Flow controls in asynchronous programming are even difficult for experts. Any suspended operation such as sleeping for a while or waiting for something to finish, implies that users have to save states explicitly and restore states in callbacks. Asynchronous code is often written as state machines. A few suspensions are troublesome, but still handleable. The problem is that once the suspension occurs inside a condition, loop or sub-function, it's almost impossible to write such a state machine being understood and maintained by many people, although the scenario is quite common in distributed systems where a node often needs to interact with multiple nodes simultaneously. In addition, if the wakeup can be triggered by more than one events (such as either fd has data or timeout is reached), the suspension and resuming are prone to race conditions, which require good multi-threaded programming skills to solve. Syntactic sugars(such as lambda) make coding less troublesome rather than reducing difficulty.

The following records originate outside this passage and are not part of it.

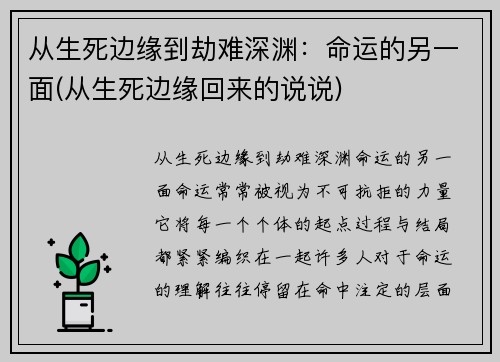 从生死边缘到劫难深渊：命运的另一面(从生死边缘回来的说说)

从生死边缘到劫难深渊命运的另一面命运常常被视为不可抗拒的力量它将每一个个体的起点过程与结局都紧紧编织在一起许多人对于命运的理解往往停留在命中注定的层面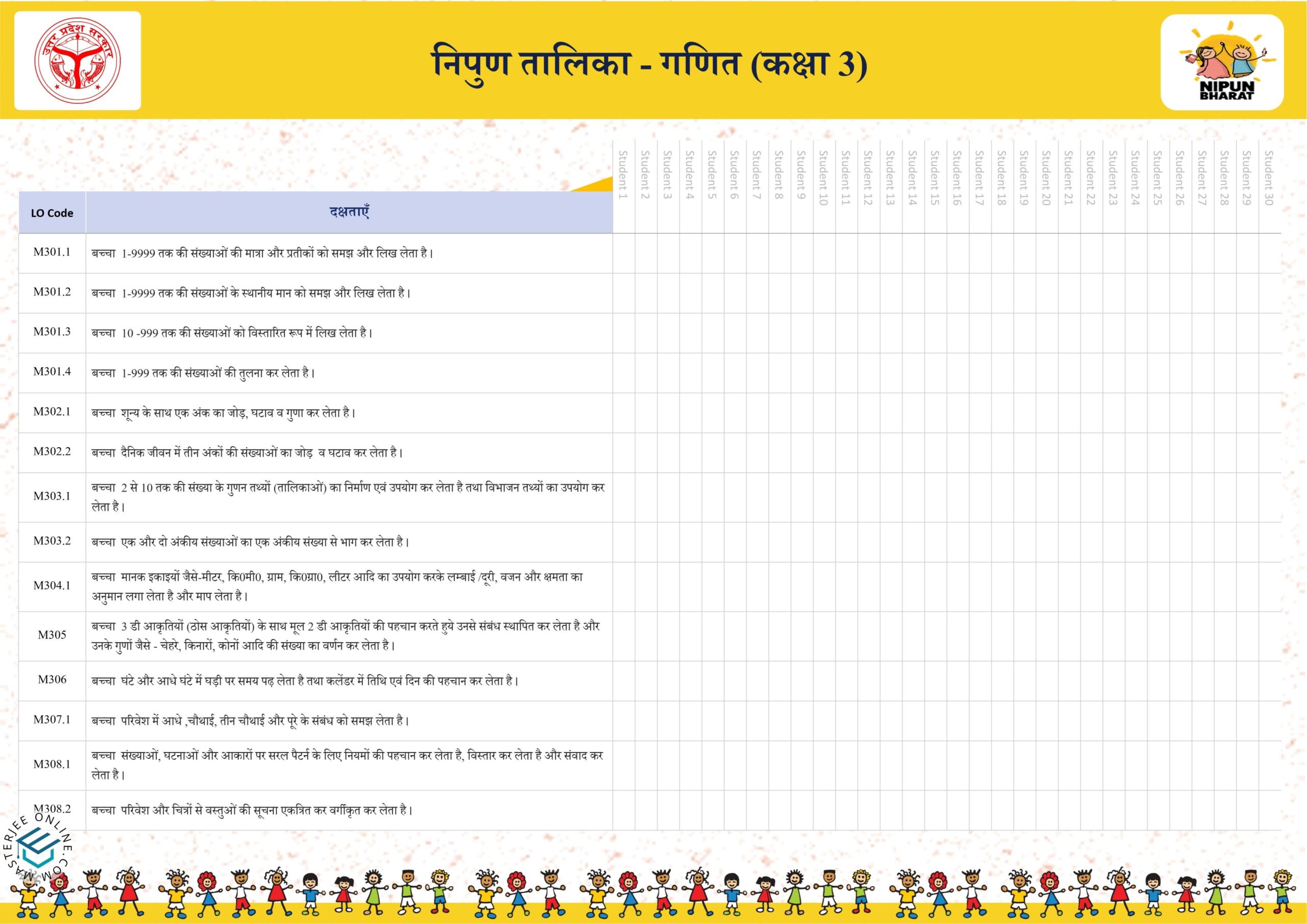 उत्तर प्रदेश सरकार

निपुण तालिका - गणित (कक्षा 3)

NIPUN BHARAT

| LO Code | दक्षताएँ | Student 1 | Student 2 | Student 3 | Student 4 | Student 5 | Student 6 | Student 7 | Student 8 | Student 9 | Student 10 | Student 11 | Student 12 | Student 13 | Student 14 | Student 15 | Student 16 | Student 17 | Student 18 | Student 19 | Student 20 | Student 21 | Student 22 | Student 23 | Student 24 | Student 25 | Student 26 | Student 27 | Student 28 | Student 29 | Student 30 |
|---|---|---|---|---|---|---|---|---|---|---|---|---|---|---|---|---|---|---|---|---|---|---|---|---|---|---|---|---|---|---|---|
| M301.1 | बच्चा 1-9999 तक की संख्याओं की मात्रा और प्रतीकों को समझ और लिख लेता है। | | | | | | | | | | | | | | | | | | | | | | | | | | | | | | |
| M301.2 | बच्चा 1-9999 तक की संख्याओं के स्थानीय मान को समझ और लिख लेता है। | | | | | | | | | | | | | | | | | | | | | | | | | | | | | | |
| M301.3 | बच्चा 10 -999 तक की संख्याओं को विस्तारित रूप में लिख लेता है। | | | | | | | | | | | | | | | | | | | | | | | | | | | | | | |
| M301.4 | बच्चा 1-999 तक की संख्याओं की तुलना कर लेता है। | | | | | | | | | | | | | | | | | | | | | | | | | | | | | | |
| M302.1 | बच्चा शून्य के साथ एक अंक का जोड़, घटाव व गुणा कर लेता है। | | | | | | | | | | | | | | | | | | | | | | | | | | | | | | |
| M302.2 | बच्चा दैनिक जीवन में तीन अंकों की संख्याओं का जोड़ व घटाव कर लेता है। | | | | | | | | | | | | | | | | | | | | | | | | | | | | | | |
| M303.1 | बच्चा 2 से 10 तक की संख्या के गुणन तथ्यों (तालिकाओं) का निर्माण एवं उपयोग कर लेता है तथा विभाजन तथ्यों का उपयोग कर लेता है। | | | | | | | | | | | | | | | | | | | | | | | | | | | | | | |
| M303.2 | बच्चा एक और दो अंकीय संख्याओं का एक अंकीय संख्या से भाग कर लेता है। | | | | | | | | | | | | | | | | | | | | | | | | | | | | | | |
| M304.1 | बच्चा मानक इकाइयों जैसे-मीटर, कि0मी0, ग्राम, कि0ग्रा0, लीटर आदि का उपयोग करके लम्बाई /दूरी, वजन और क्षमता का अनुमान लगा लेता है और माप लेता है। | | | | | | | | | | | | | | | | | | | | | | | | | | | | | | |
| M305 | बच्चा 3 डी आकृतियों (ठोस आकृतियों) के साथ मूल 2 डी आकृतियों की पहचान करते हुये उनसे संबंध स्थापित कर लेता है और उनके गुणों जैसे - चेहरे, किनारों, कोनों आदि की संख्या का वर्णन कर लेता है। | | | | | | | | | | | | | | | | | | | | | | | | | | | | | | |
| M306 | बच्चा घंटे और आधे घंटे में घड़ी पर समय पढ़ लेता है तथा कलेंडर में तिथि एवं दिन की पहचान कर लेता है। | | | | | | | | | | | | | | | | | | | | | | | | | | | | | | |
| M307.1 | बच्चा परिवेश में आधे ,चौथाई, तीन चौथाई और पूरे के संबंध को समझ लेता है। | | | | | | | | | | | | | | | | | | | | | | | | | | | | | | |
| M308.1 | बच्चा संख्याओं, घटनाओं और आकारों पर सरल पैटर्न के लिए नियमों की पहचान कर लेता है, विस्तार कर लेता है और संवाद कर लेता है। | | | | | | | | | | | | | | | | | | | | | | | | | | | | | | |
| M308.2 | बच्चा परिवेश और चित्रों से वस्तुओं की सूचना एकत्रित कर वर्गीकृत कर लेता है। | | | | | | | | | | | | | | | | | | | | | | | | | | | | | | |

MASTERJEE ONLINE.COM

[RAII](http://en.wikipedia.org/wiki/Resource_Acquisition_Is_Initialization) cannot be fully utilized in asynchronous programming. A more common method is to use shared pointers, which seems convenient, but also makes ownerships of memory elusive. If the memory is leaked, it's difficult to locate the code that forgot to release; if segment fault happens, where the double-free occurs is also unknown. Code with a lot of referential countings is hard to remain good-quality and may waste a lot of time on debugging memory related issues. If references are even counted manually, keeping quality of the code is harder and the maintainers are less willing to modify the code. Without RAII, locks need to be locked before a callback and unlocked inside the callback sometimes, which is very error-prone in practice.